The strike by the Chicago Teachers Union (CTU) continued into its third day on Saturday as negotiations with Chicago Public Schools (CPS) failed to reach a resolution.
The Chicago Sun–Times reported:
The Chicago Teachers Union and city leaders each praised “progress” made at the bargaining table as the teachers’ strike entered its third day, but Mayor Lori Lightfoot said Saturday she’d be “surprised” if a deal can be hammered out in time for classes to resume Monday.
As CTU president Jesse Sharkey and vice president Stacy Davis Gates returned to Malcolm X College to continue contract talks, Mayor Lori Lightfoot visited a West Side youth development group’s basketball program — and students took a break from shooting hoops to ask when their schools will reopen.
“I think if we really work hard at it, we could get a deal done this weekend,” Lightfoot told them.
But speaking to reporters afterward, the mayor said she would be “very surprised if classes are going to be open on Monday.”
Classes were cancelled for the 361,000 K-12 students who attend CPS on Thursday and Friday.
The CTU, which is affiliated with the American Federation of Teachers, is seeking more pay for its 25,000 teachers and has several other demands, including more support staff.

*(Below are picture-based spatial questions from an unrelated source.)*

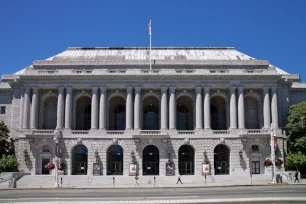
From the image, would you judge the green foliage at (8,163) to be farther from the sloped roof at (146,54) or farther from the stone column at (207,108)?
the stone column at (207,108)

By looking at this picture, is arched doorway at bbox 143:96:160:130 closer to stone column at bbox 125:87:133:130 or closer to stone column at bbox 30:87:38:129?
stone column at bbox 125:87:133:130

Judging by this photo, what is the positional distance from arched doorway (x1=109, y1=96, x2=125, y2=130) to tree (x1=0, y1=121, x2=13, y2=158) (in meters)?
19.0

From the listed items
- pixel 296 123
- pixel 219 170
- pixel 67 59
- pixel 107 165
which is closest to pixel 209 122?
pixel 219 170

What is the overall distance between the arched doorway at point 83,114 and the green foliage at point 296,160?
37424 mm

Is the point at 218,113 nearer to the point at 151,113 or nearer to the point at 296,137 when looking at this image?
the point at 151,113

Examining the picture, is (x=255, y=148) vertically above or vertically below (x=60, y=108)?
below

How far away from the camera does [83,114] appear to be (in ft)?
267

An additional 10,000 CPS support staff workers, who are members of the Service Employees International Union (SEIU) are also on strike.
But, as Breitbart News reported in August, performance of CPS students has been well before the national average for years.
Mailee Smith, staff attorney and director of labor policy for the Illinois Policy Institute, said on Saturday that raw politics may play a role in the CTU’s decision to strike.
“Chicago Teachers Union backed Toni Preckwinkle for mayor of Chicago, donating nearly $300,000 to her campaign. But Lori Lightfoot won–and now CTU is on strike for the third time in seven years despite her generous offer,” Smith wrote.
Chicago Teachers Union and its political action committee donated over $291,000 in 2019 to mayoral candidate Toni Preckwinkle, according to Illinois State Board of Elections records.
Of that amount, over $164,000 came from CTU itself, and not from funds its members donated specifically for political activity.
The union gave nothing to candidate Lori Lightfoot.
But CTU’s candidate lost, and now it won’t take a generous deal offered by Mayor Lightfoot. Instead, it walked out on students to press not just for legitimate contract issues such as higher compensation, but also for city action on unrelated issues such as affordable housing for students.
Both the leadership and rank and file members of the CTU have embraced far left socialist policies for decades.
In July, a CTU delegation traveled to Venezuela to support the socialist regime of Nicolas Maduro.
CTU has also been closely tied to the #RedforEd teachers union movement, whose “stated goals–higher teacher pay and better education conditions–are overshadowed by a more malevolent political agenda: a leftist Democrat uprising designed to flip purple or red states to blue, using the might of a significant part of the education system as its lever,” as Breitbart News reported in February.